The autoffi thing is nothing new, I did that with cperl a decade ago. Added native types also, which he doesnt have yet.
If anything kills this project it won't be platform support. It'll be perl's regex engine, the ancient edge cases around it, and the fact that AI can spit out code that compiles while still missing half the assumptions buried in moduels people still need.
The parser is also quite good by now. Perl5 had to bootstrap pperl with parsing in the beginning, but not anymore.
The AI tar pits are real. "We'll use the regex crate - it will be fine." And me being like: "No."
OTOH, the AI kept telling me that I'm absolutely right, so it must be good. ;-)

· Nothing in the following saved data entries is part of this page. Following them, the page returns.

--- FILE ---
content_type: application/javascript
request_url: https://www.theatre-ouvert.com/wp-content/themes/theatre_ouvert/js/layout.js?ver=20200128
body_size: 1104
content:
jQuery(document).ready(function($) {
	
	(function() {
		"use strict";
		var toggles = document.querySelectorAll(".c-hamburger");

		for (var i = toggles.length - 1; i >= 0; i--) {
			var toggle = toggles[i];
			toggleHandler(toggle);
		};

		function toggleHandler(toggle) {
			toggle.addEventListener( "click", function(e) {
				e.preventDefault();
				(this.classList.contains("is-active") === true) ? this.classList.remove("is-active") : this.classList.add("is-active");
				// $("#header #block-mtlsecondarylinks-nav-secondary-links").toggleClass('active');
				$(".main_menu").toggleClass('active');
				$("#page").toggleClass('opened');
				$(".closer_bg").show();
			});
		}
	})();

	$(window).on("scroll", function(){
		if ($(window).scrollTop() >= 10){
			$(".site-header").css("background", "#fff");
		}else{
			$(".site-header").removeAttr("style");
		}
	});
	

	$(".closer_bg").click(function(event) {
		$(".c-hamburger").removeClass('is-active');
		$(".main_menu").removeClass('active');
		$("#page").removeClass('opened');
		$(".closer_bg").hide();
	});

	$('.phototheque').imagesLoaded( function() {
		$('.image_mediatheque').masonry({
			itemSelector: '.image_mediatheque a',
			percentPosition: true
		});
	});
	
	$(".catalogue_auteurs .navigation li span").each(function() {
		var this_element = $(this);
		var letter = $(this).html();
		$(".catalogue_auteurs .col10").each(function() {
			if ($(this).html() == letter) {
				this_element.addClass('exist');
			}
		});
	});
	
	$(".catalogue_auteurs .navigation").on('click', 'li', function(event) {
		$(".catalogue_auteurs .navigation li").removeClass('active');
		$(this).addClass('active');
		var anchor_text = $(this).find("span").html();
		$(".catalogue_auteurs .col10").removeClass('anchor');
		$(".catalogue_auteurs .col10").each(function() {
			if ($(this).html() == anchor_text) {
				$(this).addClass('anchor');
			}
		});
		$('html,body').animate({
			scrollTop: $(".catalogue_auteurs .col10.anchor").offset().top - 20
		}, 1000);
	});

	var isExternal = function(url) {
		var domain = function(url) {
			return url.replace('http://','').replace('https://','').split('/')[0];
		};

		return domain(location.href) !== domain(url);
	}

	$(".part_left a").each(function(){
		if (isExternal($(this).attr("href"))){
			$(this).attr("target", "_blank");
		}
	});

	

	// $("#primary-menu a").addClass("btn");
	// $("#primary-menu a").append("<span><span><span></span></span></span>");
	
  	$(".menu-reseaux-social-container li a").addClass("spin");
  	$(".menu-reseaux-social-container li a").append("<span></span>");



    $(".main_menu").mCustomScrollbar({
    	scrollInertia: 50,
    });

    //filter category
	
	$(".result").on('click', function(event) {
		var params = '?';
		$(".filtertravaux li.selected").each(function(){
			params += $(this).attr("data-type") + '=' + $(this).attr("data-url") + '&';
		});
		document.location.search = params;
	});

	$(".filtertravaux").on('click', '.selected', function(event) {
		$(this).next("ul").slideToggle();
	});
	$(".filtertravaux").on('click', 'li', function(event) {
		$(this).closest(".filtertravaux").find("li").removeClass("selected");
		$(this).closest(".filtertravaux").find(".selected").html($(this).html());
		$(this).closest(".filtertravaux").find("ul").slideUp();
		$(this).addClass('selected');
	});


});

Given any kind of "for" loop, how can it know that there is no synchronization required ? That no mutual exclusion is required ? No concurrent access of some kind ? Offloading some work to another process/thread is expensive, too
If the inner body of the loop is a pure-function, then that's easy (except for the performance part, which may require heuristics or something). But if the body is not pure .. ? I cannot see how this can work reliably with any random code
I wonder how long he waited for the CPAN nologin case. I remember requesting a CPAN account 3 years back and it took ~2 months for someone to look at and accept.
Project page is: https://perl.petamem.com/
Deep-linking into a reveal slideshow from the presentation - which is meant to be navigated by keyboard arrows ONLY - is suboptimal.

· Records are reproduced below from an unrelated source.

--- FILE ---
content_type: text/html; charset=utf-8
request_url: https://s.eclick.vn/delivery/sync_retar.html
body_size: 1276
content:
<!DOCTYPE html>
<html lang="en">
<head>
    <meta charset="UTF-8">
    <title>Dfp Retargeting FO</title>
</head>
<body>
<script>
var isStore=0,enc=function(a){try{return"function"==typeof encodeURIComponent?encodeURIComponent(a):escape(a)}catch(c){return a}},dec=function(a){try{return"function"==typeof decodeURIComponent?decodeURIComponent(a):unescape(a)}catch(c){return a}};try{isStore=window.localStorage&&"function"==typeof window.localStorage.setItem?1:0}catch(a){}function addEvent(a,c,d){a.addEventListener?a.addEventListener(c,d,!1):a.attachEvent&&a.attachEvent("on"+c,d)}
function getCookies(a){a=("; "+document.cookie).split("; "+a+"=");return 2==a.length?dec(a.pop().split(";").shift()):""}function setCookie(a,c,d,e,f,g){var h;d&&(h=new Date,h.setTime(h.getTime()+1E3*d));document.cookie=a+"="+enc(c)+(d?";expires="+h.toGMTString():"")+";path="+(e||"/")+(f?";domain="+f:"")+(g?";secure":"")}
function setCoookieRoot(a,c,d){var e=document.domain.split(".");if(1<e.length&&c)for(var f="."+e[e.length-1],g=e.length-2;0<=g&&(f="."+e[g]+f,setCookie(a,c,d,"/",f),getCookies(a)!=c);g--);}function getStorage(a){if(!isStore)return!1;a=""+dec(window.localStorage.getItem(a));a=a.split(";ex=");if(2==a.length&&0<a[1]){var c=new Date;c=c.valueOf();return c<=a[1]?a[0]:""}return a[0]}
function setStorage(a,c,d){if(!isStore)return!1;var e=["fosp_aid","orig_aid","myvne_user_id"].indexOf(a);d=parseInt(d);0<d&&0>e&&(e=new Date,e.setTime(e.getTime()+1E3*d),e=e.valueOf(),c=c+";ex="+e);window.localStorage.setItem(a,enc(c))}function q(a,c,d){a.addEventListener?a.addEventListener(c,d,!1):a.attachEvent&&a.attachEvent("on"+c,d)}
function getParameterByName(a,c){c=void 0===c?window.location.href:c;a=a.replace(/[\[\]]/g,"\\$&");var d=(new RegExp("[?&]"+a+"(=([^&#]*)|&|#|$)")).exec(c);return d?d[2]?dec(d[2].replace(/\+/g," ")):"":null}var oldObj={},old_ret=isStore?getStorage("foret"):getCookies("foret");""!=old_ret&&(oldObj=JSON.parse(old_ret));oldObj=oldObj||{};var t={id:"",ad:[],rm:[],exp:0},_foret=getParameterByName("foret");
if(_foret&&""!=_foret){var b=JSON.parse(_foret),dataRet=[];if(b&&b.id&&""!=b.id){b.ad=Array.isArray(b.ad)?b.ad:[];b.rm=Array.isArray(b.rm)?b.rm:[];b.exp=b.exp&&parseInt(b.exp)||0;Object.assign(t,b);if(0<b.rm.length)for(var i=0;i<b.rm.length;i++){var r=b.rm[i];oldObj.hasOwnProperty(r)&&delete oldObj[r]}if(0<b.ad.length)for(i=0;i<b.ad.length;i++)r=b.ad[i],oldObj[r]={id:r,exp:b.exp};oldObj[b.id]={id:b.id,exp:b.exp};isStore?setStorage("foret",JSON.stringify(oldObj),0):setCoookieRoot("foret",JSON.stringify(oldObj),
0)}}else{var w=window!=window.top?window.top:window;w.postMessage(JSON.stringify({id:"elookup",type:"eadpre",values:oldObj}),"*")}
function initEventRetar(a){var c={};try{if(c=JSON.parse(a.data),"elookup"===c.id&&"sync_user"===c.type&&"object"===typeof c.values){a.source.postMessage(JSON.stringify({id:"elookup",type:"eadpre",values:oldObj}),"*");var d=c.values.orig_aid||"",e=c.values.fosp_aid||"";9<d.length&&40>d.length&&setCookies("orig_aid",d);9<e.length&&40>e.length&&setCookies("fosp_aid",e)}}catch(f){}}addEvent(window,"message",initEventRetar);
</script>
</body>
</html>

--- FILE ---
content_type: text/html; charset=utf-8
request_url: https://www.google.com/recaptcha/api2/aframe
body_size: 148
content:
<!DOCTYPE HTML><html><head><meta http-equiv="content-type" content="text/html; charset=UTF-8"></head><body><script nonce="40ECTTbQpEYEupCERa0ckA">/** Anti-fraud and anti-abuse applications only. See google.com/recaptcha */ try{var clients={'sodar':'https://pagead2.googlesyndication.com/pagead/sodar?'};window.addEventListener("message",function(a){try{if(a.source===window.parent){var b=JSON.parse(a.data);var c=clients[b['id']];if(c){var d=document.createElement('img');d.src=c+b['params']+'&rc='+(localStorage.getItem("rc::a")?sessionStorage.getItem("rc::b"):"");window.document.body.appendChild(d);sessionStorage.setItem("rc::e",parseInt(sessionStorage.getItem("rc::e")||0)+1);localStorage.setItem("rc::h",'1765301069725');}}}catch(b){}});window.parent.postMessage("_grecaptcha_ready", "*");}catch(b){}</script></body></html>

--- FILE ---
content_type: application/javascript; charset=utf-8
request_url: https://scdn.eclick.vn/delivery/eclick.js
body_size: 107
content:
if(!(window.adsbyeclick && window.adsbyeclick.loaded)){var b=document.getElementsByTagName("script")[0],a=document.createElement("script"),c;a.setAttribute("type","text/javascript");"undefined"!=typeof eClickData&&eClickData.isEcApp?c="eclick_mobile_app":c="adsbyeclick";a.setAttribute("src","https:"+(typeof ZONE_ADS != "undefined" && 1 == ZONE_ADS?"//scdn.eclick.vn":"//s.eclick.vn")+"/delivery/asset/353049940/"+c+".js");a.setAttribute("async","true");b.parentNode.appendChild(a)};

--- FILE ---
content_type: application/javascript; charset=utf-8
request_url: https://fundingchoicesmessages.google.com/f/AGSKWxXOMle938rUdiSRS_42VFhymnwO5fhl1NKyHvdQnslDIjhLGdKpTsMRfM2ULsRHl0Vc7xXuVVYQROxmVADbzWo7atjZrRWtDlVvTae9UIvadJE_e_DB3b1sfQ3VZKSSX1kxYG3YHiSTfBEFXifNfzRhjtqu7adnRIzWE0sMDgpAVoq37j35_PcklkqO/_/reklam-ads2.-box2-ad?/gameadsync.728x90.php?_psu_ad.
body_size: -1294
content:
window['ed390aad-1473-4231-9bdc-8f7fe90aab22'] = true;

Yes, standing in such a hole is normally not recommended without shoring - safety first - but you do not know the soil specifics. It's like concrete, the excavator digging that hole stood on its very edge after 2 days of rain no problem at all. Disadvantage of such soil is that the percolation rate goes against zero.

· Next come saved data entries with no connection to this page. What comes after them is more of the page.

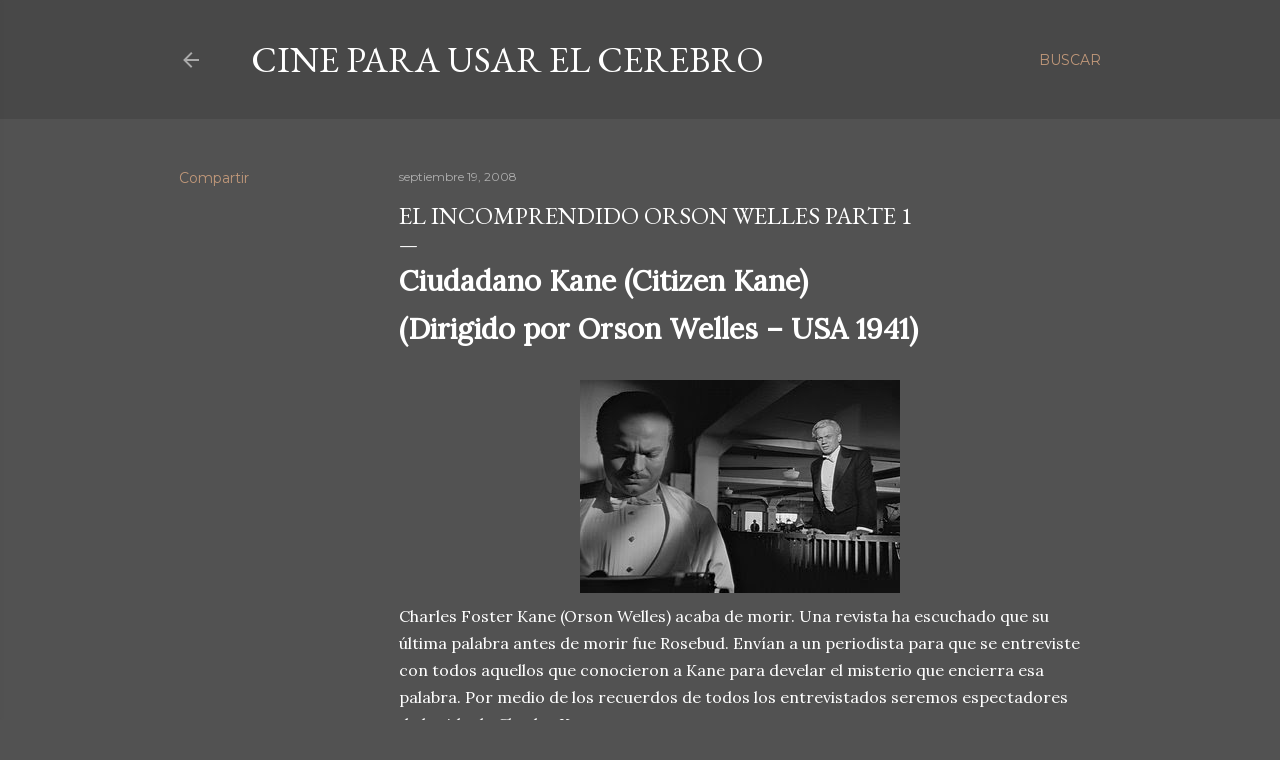

--- FILE ---
content_type: text/html; charset=utf-8
request_url: https://www.google.com/recaptcha/api2/aframe
body_size: 258
content:
<!DOCTYPE HTML><html><head><meta http-equiv="content-type" content="text/html; charset=UTF-8"></head><body><script nonce="MXi0DYeJTznIguXLhVPoFg">/** Anti-fraud and anti-abuse applications only. See google.com/recaptcha */ try{var clients={'sodar':'https://pagead2.googlesyndication.com/pagead/sodar?'};window.addEventListener("message",function(a){try{if(a.source===window.parent){var b=JSON.parse(a.data);var c=clients[b['id']];if(c){var d=document.createElement('img');d.src=c+b['params']+'&rc='+(localStorage.getItem("rc::a")?sessionStorage.getItem("rc::b"):"");window.document.body.appendChild(d);sessionStorage.setItem("rc::e",parseInt(sessionStorage.getItem("rc::e")||0)+1);localStorage.setItem("rc::h",'1770082693057');}}}catch(b){}});window.parent.postMessage("_grecaptcha_ready", "*");}catch(b){}</script></body></html>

Yes, doing a "Perl Interpreter" (it's way more than that) even with the help of the most advanced AI on the planet is PITA. The coding agents do fake, lie or are way out of their depth, but when you are used to limited AI since the 90ies - like me - you know how to handle it. Good News is that in 2 years you will probably tell your AI to create you - just for the laughs - a Perl interpreter AND smarthome system before you go to bed. You will have them ready for breakfast.
As for the maturity of the project, it's really too soon. I thought the German Perl Workshop would be in May, but mixed that up with last years' date, so I presented what I had. In about two months this should be nice(r).
And one final remark: Everyone knows Torvalds for the Linux kernel. Most don't know or ignore he did git too. Here, I presented two things: WHIP and pperl. WHIP being a smarthome solution way above and beyond what is available on the market today, but that seems to somehow evade peoples minds when they see the slides.